-- The problem --
Count the lines in the records below that contain the string "background", treating uppercase and lowercase as distinct, and reply with only that number.

-- Excerpted records --
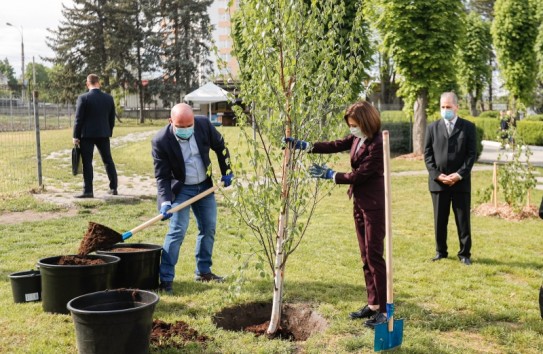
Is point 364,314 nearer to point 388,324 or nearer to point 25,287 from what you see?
* * *
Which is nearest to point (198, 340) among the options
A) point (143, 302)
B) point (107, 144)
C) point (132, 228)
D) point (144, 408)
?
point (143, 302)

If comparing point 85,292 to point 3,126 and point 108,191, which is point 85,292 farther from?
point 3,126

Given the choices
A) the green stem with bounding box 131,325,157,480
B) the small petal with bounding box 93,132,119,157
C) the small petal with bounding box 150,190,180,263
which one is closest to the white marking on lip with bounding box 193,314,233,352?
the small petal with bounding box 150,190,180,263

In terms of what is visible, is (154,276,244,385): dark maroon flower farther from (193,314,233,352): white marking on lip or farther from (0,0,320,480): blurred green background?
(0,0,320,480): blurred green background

-- Reply to the exercise --
2